# start of Document passage
# good affordable furniture shops



## sugarbabe (Feb 19, 2009)

Can anyone recommend good places to buy furniture and curtains etc to decorate our newly bought house in Paphos area?
Is the IKEA store the same price as the uk? o


----------



## Miles and Sue (Nov 11, 2008)

The prices at Ikea are more expensive than the UK, if it helps if the euro was at 1.3 to the pound they would be similar


----------



## yummymummy150 (Sep 8, 2007)

We used a shop for most things called venus home collection have web site to give you a idea, small shop but can get you the fabric you wish very nice &helpfull, 
white goods we got at Sophoceous.
Had a look at ikea not good choice and expencive, shop around supermakets for bits&bobs bring sheets in case.


----------



## Veronica (Apr 5, 2008)

sugarbabe said:


> Can anyone recommend good places to buy furniture and curtains etc to decorate our newly bought house in Paphos area?
> Is the IKEA store the same price as the uk? o


If you want blinds don't go to the shops.
Use Enigma blinds who are an English company who make the blinds here in paphos.
Good quality and big choice of colours and fabrics. 
They have a website so you seethe sort of thingthey do.

Enigma Blinds Ltd • Home


----------



## bublelina1 (Mar 5, 2009)

ok ill get a quote for our place when i get there in mayhow long will it take once i ve place my order as i am only able eo get over in peyia for a week?


----------



## Veronica (Apr 5, 2008)

bublelina1 said:


> ok ill get a quote for our place when i get there in mayhow long will it take once i ve place my order as i am only able eo get over in peyia for a week?



buble it depends on the sort of thigns you choose.
Some shops have furniture in stock which they can deliver immediately while others have samples and make your furniture to order or order it from suppliers in other countries.
I assume that as your place is not furnished yet you will be staying in a hotel or holdiay rental so you can order everything and have it delivered in time for your next visit.
# end of Document passage
# start of Data entries
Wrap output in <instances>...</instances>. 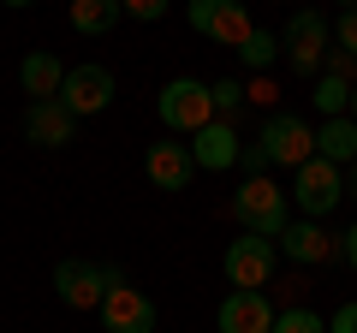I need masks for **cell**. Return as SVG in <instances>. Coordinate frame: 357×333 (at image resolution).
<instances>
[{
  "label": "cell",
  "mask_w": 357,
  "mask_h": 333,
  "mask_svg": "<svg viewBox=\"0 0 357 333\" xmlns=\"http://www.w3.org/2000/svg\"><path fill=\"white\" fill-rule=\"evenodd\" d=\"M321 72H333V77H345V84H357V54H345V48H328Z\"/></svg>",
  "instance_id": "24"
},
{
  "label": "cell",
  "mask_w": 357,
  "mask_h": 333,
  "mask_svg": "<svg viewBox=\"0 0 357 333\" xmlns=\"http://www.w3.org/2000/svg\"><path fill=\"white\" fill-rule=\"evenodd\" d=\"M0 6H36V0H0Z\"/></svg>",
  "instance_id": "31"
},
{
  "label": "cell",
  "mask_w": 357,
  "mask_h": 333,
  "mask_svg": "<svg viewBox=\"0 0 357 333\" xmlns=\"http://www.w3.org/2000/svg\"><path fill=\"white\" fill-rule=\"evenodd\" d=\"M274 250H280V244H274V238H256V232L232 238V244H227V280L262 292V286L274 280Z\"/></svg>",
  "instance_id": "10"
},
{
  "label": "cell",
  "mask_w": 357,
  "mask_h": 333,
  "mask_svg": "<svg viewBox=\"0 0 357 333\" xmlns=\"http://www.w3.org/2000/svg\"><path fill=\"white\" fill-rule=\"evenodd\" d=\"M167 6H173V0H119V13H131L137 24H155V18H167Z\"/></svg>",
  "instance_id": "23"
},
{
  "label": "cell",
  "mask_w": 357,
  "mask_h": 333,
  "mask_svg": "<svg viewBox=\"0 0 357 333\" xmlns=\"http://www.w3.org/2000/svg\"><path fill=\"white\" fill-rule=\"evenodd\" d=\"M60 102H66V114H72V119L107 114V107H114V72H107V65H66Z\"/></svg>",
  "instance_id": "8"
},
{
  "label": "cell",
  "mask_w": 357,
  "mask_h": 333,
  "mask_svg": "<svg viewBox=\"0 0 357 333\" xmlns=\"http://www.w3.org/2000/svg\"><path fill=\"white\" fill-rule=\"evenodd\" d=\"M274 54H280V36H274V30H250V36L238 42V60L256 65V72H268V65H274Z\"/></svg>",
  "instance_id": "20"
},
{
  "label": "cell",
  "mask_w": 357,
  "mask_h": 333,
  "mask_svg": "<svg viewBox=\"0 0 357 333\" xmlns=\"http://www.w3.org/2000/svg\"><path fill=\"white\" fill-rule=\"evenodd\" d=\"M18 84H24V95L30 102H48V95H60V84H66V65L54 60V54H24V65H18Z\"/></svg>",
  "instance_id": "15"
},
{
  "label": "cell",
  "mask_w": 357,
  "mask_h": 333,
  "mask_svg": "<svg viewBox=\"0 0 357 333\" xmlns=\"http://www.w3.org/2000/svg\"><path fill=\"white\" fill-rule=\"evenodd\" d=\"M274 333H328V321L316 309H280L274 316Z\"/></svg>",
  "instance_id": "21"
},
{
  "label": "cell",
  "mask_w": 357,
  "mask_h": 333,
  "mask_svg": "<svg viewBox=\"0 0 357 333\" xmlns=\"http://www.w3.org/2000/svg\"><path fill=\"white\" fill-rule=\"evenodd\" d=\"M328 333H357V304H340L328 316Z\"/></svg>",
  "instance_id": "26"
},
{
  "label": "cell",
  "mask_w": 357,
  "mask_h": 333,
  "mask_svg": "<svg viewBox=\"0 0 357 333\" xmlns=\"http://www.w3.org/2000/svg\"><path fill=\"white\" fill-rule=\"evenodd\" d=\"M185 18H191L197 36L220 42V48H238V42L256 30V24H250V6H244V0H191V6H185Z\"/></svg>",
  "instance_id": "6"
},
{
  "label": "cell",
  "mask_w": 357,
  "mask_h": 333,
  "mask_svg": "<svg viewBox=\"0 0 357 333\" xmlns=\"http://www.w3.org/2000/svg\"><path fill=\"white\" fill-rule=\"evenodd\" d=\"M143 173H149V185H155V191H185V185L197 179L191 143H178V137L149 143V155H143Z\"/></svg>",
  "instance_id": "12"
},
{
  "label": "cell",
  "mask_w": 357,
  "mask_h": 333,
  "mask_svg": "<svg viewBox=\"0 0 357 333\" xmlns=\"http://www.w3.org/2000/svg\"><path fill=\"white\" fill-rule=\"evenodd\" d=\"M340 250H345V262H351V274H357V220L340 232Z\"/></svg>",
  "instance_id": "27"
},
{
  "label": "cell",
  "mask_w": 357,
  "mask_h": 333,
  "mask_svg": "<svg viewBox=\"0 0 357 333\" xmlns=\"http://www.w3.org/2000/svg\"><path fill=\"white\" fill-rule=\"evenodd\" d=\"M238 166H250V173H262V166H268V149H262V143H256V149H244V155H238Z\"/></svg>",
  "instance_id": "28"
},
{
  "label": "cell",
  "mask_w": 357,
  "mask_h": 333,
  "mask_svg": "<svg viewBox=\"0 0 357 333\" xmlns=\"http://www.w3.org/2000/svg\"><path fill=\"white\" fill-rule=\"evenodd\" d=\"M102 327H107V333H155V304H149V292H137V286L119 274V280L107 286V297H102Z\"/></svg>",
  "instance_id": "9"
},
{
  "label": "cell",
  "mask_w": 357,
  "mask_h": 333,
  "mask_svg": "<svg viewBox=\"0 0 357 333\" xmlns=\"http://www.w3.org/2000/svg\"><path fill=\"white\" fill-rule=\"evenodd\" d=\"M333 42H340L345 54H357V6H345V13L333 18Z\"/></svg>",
# end of Data entries
- Exercise instructions -
1. Please output the Paphos furniture thread from "If you want" up to and including "of thingthey do.".
2. In one to three sentences, explain why the Paphos furniture thread says delivery time depends on the sort of things chosen.
3. Write the next part of the Paphos furniture thread, picking up after its final post.
The lines play no part here.

- The responses -
1.
If you want blinds don't go to the shops.
Use Enigma blinds who are an English company who make the blinds here in paphos.
Good quality and big choice of colours and fabrics. 
They have a website so you seethe sort of thingthey do.

2. Some shops have furniture in stock and can deliver it immediately. Others have only samples and either make the furniture to order or order it from suppliers in other countries.

3.
All you do is arrange a key holder (probalby your developer if its a new build) to allow them access to deliver.
Curtains, blinds etc would be delivered and installed as would your cooker, hob etc and aircon units.


----------



## bublelina1 (Mar 5, 2009)

thank you very much for the help


----------



## theresoon (Apr 11, 2008)

I don't know if IKEA is more expensive than in the UK but definetely is compared to the US IKEA. However it's still much less expensive that a lot of other stores. I brought everything from the US. I would say bring everything you can with you like linens.


----------



## jodie clarke (Mar 13, 2009)

sugarbabe said:


> Can anyone recommend good places to buy furniture and curtains etc to decorate our newly bought house in Paphos area?
> Is the IKEA store the same price as the uk? o


Hi, the big furniture shops in paphos on the polis road look very nice but you will pay far far too much for what you are getting, i would defo reccommend ikea in nicosia, lovely drive, and they normally deliver to your door next day at a very small cost! all the best, j...


----------



## Veronica (Apr 5, 2008)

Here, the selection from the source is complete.